GIVEN PROBLEM A: According to the FCRA compliance text below, why do organizations use background screening when hiring new employees? Answer in one to three sentences.

TEXT SECTION:
## start
Following the proper steps can help ensure FCRA compliance during the hiring process.
By Audrey Roth
Organizations leverage background screening when hiring new employees in order to protect themselves from making a costly mistake. But candidates are also protected by federal laws, like the Fair Credit Reporting Act (FCRA) that help regulate background reports by promoting accuracy and privacy of information in the files of consumer reporting agencies (CRA), according to the Federal Trade Commission. There are several kinds of CRAs that distribute information about credit history, check writing, and motor vehicle records, among others.
Remaining lawful under the FCRA can be tricky but is essential to a compliant and effective hiring process.
First and foremost: Review the FCRA. It may sound daunting, but take a look and you may be surprised at the user-friendly information available, leaving less room for an FCRA violation. In addition to the FCRA, there are a bevy of resources that can help clear up confusion including checklists, Equal Employment Opportunity Commission supplied reminders, and more.
## end
GIVEN PROBLEM B: Return every line of the listing below that contains the string "neck".

Stored dataset items:
## start
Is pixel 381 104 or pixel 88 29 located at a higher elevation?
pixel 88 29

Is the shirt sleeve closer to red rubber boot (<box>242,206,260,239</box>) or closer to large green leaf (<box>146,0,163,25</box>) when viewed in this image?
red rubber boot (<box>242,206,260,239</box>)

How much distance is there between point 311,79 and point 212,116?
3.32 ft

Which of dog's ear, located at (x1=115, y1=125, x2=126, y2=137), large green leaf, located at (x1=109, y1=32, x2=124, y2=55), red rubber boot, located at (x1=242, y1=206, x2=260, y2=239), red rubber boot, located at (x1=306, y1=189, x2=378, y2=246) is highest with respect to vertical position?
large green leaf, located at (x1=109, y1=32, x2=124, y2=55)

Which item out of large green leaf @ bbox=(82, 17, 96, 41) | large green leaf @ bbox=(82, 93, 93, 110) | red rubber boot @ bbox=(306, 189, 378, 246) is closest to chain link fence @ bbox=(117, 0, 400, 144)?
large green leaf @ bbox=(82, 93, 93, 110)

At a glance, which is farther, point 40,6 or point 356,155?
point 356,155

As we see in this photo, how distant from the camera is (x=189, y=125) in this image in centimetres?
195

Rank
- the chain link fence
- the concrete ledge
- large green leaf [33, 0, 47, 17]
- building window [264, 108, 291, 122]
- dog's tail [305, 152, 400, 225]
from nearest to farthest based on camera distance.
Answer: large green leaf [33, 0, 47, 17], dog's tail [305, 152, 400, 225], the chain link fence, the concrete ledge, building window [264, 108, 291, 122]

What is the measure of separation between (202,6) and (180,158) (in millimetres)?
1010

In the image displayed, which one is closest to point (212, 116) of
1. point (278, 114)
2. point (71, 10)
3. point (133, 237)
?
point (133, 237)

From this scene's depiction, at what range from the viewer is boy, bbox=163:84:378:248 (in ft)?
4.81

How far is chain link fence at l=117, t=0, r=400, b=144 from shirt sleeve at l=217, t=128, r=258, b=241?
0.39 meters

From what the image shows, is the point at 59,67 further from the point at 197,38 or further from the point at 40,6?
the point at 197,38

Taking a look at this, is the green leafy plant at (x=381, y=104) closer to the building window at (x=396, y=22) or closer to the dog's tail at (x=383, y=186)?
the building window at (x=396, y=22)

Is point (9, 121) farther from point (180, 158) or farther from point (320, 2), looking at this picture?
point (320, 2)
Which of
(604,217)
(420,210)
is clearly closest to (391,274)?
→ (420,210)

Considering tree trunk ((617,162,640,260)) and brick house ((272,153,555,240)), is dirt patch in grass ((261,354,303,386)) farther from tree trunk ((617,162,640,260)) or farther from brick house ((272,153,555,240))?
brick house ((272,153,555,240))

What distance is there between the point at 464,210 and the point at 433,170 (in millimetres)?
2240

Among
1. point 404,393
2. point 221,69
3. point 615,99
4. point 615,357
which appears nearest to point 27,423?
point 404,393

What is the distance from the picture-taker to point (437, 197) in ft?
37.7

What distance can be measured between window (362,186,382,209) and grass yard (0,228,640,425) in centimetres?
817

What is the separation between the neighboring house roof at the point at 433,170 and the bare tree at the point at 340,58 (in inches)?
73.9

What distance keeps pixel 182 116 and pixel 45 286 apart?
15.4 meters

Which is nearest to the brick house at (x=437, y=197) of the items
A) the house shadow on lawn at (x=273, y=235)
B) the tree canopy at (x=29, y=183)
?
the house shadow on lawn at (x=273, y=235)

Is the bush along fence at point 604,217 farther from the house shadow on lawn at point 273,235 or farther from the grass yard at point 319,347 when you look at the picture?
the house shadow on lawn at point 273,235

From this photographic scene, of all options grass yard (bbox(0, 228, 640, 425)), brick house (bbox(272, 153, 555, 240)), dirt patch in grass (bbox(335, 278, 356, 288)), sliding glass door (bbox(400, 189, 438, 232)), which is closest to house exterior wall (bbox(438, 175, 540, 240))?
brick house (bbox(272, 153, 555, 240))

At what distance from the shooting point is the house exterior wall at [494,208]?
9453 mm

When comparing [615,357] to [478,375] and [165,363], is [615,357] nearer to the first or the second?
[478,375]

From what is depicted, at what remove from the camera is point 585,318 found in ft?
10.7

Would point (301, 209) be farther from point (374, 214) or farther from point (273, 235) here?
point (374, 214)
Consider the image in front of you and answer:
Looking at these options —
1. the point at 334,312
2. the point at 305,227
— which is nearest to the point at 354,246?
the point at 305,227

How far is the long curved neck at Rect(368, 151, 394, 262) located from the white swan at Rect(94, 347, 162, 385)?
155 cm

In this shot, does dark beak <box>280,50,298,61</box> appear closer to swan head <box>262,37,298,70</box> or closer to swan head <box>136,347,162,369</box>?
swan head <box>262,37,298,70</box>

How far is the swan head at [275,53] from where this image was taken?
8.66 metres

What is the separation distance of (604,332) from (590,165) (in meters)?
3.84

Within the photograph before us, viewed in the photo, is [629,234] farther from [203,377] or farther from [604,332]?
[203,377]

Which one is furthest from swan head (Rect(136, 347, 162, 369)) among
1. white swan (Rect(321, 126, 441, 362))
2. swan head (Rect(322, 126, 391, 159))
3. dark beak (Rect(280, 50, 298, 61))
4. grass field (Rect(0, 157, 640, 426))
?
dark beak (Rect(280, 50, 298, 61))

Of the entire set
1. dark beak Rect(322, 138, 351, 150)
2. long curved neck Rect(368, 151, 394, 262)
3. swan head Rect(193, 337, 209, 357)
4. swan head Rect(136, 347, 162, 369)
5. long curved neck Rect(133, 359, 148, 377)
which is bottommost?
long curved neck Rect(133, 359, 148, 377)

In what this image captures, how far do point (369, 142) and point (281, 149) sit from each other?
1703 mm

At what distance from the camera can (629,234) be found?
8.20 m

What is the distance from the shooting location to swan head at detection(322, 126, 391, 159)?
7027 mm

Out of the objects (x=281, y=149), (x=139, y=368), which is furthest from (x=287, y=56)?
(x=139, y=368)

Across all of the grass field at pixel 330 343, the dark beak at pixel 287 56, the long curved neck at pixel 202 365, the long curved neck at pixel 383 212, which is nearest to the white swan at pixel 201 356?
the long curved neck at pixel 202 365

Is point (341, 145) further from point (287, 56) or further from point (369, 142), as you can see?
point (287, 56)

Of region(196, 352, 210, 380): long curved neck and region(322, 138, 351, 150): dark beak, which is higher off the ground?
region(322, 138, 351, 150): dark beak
## end
## start
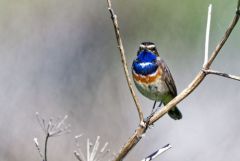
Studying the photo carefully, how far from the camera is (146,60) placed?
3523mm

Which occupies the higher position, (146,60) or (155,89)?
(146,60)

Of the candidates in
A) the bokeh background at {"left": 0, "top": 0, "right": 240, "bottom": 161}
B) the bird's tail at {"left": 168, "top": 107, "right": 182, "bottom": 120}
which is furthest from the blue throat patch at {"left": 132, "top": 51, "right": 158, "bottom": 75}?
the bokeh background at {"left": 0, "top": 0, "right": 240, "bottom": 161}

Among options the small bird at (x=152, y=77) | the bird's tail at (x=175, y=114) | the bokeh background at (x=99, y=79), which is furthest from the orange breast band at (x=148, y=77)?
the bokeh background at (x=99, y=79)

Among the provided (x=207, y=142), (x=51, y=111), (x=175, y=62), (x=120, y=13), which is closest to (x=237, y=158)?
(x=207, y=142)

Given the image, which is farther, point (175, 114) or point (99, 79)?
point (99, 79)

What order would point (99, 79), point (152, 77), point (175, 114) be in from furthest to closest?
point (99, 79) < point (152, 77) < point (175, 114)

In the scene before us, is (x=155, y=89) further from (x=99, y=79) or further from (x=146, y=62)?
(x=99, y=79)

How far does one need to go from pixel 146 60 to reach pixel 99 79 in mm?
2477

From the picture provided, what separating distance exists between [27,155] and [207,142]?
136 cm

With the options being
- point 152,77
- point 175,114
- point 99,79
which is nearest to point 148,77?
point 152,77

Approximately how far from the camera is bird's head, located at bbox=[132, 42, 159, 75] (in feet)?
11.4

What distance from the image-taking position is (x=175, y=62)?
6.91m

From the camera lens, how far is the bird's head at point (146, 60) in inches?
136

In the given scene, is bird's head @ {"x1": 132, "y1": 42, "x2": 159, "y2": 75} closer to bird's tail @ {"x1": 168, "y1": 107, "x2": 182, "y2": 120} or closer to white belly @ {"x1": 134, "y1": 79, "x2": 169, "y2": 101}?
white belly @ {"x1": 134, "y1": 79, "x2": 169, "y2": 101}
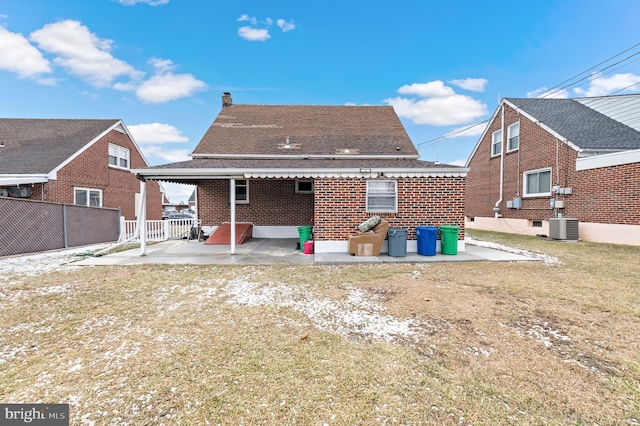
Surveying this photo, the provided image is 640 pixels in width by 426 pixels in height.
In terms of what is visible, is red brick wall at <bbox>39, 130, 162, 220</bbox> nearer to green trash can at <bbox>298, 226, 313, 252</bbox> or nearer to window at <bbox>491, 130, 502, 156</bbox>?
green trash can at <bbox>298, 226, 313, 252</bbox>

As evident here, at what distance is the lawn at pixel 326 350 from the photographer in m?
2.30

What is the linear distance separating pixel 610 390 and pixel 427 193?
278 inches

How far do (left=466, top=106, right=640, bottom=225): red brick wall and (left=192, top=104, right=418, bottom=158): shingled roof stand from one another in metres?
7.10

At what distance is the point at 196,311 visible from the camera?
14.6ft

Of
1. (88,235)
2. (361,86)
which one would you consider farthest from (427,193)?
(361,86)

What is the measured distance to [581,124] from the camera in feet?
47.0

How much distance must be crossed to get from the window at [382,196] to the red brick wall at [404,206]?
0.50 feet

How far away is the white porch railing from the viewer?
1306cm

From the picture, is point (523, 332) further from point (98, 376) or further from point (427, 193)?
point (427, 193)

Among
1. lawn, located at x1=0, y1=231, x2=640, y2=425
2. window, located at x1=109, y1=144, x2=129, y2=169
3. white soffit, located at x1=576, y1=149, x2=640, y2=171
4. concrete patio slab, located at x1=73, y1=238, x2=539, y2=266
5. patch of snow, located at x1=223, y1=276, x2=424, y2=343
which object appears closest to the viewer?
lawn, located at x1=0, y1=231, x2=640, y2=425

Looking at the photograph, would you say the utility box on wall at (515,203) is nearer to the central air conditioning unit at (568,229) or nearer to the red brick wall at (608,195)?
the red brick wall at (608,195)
## end
## start
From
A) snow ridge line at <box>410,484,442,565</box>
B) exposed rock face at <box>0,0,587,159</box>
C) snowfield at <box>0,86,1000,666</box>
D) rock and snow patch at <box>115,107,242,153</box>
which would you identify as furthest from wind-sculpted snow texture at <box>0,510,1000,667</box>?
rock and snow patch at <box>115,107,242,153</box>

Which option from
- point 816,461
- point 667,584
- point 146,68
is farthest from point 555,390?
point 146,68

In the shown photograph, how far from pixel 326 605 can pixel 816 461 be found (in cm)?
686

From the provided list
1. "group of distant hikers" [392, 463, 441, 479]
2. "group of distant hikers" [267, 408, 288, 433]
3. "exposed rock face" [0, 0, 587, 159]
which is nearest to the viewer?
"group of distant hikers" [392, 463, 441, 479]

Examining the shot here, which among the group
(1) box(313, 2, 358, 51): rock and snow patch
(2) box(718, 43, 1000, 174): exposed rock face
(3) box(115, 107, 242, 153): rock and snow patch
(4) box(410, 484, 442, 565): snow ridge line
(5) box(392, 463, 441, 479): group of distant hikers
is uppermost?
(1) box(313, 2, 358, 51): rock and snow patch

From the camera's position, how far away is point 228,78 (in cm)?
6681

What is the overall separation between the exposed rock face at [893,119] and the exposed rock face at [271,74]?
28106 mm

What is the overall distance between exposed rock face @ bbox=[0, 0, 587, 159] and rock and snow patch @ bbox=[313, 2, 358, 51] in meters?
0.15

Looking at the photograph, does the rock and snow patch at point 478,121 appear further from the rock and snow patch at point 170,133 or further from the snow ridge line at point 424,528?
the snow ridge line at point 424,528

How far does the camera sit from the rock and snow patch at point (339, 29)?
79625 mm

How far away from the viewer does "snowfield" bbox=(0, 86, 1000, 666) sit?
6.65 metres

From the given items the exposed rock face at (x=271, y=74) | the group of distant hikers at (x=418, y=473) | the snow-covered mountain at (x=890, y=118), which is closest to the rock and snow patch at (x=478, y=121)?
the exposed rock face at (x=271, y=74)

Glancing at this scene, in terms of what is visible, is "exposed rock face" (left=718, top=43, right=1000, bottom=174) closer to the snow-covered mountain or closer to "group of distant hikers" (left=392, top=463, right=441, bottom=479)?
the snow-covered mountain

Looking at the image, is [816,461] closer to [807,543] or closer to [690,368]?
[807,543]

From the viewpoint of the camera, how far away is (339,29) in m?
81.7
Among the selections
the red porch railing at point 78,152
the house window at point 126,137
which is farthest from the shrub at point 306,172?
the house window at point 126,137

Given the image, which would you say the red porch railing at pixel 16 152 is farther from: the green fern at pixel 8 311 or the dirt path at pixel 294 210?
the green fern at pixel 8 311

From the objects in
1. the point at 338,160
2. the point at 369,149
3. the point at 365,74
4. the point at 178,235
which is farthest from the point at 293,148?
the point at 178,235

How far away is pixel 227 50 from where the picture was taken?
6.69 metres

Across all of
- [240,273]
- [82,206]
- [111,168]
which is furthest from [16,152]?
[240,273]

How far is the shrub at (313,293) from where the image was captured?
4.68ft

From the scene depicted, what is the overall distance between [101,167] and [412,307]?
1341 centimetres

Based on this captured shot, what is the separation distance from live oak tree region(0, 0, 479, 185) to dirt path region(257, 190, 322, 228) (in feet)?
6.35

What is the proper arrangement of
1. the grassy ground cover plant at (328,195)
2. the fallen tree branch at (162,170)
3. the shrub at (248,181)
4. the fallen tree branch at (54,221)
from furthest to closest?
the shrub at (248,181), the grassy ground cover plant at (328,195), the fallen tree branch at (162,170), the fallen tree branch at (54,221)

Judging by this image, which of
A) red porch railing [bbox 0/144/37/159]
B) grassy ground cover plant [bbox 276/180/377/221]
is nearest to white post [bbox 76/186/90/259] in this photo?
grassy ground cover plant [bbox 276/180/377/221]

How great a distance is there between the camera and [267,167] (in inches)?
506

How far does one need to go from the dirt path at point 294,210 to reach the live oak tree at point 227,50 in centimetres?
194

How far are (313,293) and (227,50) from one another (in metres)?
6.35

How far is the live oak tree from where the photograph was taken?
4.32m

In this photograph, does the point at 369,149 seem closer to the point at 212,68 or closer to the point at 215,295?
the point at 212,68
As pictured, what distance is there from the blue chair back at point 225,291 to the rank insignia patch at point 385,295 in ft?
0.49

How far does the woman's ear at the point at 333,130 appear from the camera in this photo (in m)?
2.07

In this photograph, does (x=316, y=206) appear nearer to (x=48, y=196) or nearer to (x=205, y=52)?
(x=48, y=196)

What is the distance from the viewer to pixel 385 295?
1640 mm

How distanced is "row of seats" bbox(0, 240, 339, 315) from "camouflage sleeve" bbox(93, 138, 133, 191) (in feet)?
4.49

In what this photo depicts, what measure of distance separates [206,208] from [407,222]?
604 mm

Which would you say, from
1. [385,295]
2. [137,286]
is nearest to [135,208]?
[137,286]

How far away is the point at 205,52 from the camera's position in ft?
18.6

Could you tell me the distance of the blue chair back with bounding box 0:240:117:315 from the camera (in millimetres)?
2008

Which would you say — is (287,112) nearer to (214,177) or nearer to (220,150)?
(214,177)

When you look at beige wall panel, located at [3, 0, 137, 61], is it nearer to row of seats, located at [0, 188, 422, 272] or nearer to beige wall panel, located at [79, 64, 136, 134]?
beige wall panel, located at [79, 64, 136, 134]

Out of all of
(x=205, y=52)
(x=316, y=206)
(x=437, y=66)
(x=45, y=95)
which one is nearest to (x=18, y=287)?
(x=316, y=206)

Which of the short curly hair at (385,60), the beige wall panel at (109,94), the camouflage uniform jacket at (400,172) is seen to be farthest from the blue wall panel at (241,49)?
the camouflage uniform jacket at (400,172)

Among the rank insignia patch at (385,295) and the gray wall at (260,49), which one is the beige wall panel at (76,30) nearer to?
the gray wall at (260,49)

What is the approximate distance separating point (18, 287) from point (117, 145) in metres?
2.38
## end
EXPECTED ANSWER A: Organizations use background screening to protect themselves from making a costly mistake when hiring new employees.

EXPECTED ANSWER B:
How far is the long curved neck at Rect(368, 151, 394, 262) located from the white swan at Rect(94, 347, 162, 385)?
2. long curved neck Rect(368, 151, 394, 262)
5. long curved neck Rect(133, 359, 148, 377)
long curved neck Rect(133, 359, 148, 377)
Across all of the grass field at pixel 330 343, the dark beak at pixel 287 56, the long curved neck at pixel 202 365, the long curved neck at pixel 383 212, which is nearest to the white swan at pixel 201 356?
the long curved neck at pixel 202 365
Of region(196, 352, 210, 380): long curved neck and region(322, 138, 351, 150): dark beak, which is higher off the ground?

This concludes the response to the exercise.